→ Instructions for the task
In the records from the line containing "What is the distance point" through the end of the records, inclusive, rewrite those lines with "wooden panel" changed to "timber panel" and everything else left as it is.

→ Data lines
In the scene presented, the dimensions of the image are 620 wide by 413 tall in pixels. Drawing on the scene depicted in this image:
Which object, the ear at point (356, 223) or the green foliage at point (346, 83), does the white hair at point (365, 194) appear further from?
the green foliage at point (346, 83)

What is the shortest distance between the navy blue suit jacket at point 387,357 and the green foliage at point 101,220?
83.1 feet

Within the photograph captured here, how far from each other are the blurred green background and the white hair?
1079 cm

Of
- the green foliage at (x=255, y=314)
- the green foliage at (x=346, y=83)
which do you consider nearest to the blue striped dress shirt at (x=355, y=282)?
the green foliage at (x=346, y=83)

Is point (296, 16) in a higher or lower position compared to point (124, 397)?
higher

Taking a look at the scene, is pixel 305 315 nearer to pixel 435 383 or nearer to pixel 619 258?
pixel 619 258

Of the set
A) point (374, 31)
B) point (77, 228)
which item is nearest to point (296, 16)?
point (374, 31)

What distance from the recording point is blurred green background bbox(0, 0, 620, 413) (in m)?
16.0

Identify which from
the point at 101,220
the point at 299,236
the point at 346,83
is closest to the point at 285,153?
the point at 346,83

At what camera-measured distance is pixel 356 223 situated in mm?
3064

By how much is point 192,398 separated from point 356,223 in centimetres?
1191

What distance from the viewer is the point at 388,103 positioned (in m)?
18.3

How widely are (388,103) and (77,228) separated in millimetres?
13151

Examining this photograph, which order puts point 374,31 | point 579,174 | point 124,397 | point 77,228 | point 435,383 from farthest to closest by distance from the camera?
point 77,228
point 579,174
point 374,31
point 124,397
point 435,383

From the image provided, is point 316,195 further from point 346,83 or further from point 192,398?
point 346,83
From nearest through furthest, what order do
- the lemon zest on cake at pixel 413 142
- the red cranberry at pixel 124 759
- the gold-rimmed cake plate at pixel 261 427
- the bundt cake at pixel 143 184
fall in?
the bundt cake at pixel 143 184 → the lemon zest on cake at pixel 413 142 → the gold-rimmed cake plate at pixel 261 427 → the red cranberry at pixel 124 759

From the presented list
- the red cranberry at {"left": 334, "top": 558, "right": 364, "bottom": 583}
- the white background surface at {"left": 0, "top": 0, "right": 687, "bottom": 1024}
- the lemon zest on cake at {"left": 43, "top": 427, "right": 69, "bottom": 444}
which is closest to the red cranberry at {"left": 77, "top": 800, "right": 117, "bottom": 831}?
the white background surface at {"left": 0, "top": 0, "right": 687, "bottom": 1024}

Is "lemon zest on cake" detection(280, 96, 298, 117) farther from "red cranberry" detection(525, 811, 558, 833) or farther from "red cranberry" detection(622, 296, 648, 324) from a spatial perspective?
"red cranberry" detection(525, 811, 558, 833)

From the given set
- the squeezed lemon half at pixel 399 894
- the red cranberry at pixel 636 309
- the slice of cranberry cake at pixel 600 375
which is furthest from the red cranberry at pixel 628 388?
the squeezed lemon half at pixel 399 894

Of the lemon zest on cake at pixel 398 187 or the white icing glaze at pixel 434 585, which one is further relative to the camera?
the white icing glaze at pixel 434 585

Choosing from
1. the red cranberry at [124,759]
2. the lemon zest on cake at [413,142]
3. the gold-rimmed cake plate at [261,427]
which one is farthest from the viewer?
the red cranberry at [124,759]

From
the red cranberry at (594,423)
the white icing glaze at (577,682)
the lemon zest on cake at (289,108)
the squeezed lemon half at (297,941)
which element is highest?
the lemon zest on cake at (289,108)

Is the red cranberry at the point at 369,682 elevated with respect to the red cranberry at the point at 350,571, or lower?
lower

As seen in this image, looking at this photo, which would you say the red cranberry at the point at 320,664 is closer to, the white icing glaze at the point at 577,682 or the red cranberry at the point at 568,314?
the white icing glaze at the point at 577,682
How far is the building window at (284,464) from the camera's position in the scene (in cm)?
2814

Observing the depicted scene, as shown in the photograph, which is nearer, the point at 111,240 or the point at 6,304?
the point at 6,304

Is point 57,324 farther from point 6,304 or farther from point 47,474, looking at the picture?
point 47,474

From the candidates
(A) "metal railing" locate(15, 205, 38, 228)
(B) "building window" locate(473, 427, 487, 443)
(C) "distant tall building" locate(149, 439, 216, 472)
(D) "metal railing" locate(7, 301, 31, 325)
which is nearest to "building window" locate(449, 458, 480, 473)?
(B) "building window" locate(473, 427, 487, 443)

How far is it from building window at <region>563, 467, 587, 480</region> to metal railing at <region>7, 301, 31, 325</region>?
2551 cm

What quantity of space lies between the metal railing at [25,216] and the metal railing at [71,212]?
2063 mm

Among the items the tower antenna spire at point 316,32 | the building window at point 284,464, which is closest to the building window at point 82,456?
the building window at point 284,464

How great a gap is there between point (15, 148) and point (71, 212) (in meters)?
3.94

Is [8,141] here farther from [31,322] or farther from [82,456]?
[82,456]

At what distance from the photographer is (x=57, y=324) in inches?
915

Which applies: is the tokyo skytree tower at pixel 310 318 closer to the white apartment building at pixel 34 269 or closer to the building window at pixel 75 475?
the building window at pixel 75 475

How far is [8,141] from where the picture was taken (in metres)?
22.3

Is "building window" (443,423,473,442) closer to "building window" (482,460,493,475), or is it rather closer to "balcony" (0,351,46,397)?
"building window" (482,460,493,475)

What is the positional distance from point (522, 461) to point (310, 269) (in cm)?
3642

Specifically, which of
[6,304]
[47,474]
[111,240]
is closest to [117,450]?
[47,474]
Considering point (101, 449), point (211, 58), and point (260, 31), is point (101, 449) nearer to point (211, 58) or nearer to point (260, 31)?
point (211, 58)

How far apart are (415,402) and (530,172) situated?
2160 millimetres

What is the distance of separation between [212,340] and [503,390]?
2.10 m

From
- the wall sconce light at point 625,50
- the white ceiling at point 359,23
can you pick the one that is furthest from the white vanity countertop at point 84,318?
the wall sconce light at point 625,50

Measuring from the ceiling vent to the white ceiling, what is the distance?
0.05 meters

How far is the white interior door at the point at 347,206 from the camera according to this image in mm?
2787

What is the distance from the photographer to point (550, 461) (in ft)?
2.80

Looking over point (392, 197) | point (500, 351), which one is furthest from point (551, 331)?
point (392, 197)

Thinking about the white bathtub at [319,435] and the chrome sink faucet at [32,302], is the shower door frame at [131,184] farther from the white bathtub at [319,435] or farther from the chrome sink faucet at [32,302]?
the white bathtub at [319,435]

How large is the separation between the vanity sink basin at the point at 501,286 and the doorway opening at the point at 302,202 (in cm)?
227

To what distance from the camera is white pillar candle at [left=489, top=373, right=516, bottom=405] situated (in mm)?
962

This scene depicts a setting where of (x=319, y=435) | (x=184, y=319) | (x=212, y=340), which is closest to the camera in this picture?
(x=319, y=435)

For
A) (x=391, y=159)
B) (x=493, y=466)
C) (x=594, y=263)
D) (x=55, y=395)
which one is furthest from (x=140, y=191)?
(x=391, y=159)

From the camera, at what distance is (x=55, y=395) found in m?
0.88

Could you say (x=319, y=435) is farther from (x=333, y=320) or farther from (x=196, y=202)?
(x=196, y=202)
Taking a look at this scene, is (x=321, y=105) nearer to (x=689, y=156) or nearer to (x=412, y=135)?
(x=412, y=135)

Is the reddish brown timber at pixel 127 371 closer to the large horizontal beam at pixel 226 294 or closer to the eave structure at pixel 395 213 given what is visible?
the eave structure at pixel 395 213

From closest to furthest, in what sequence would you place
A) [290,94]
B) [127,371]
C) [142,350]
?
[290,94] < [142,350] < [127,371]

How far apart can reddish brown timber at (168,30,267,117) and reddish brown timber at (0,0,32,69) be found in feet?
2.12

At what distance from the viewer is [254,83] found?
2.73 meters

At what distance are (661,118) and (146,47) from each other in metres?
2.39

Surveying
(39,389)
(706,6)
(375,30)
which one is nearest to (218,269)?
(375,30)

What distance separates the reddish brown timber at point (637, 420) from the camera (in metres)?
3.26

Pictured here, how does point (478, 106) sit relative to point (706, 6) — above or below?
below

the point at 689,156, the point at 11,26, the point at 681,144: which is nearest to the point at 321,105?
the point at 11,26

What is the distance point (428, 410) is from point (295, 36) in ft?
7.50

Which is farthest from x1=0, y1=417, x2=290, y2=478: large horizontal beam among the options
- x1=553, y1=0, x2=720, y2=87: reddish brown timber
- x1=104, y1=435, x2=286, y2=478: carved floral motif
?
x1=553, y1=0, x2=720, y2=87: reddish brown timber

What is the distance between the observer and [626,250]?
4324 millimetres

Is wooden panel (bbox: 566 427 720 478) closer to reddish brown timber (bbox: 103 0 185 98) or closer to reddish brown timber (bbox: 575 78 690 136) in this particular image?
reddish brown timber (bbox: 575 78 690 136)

→ Solution
What is the distance point (428, 410) is from point (295, 36) in ft?
7.50

Which is farthest from x1=0, y1=417, x2=290, y2=478: large horizontal beam among the options
- x1=553, y1=0, x2=720, y2=87: reddish brown timber
- x1=104, y1=435, x2=286, y2=478: carved floral motif
?
x1=553, y1=0, x2=720, y2=87: reddish brown timber

What is the distance between the observer and [626,250]?
4324 millimetres

Is timber panel (bbox: 566 427 720 478) closer to reddish brown timber (bbox: 103 0 185 98) or closer to reddish brown timber (bbox: 575 78 690 136) in this particular image?
reddish brown timber (bbox: 575 78 690 136)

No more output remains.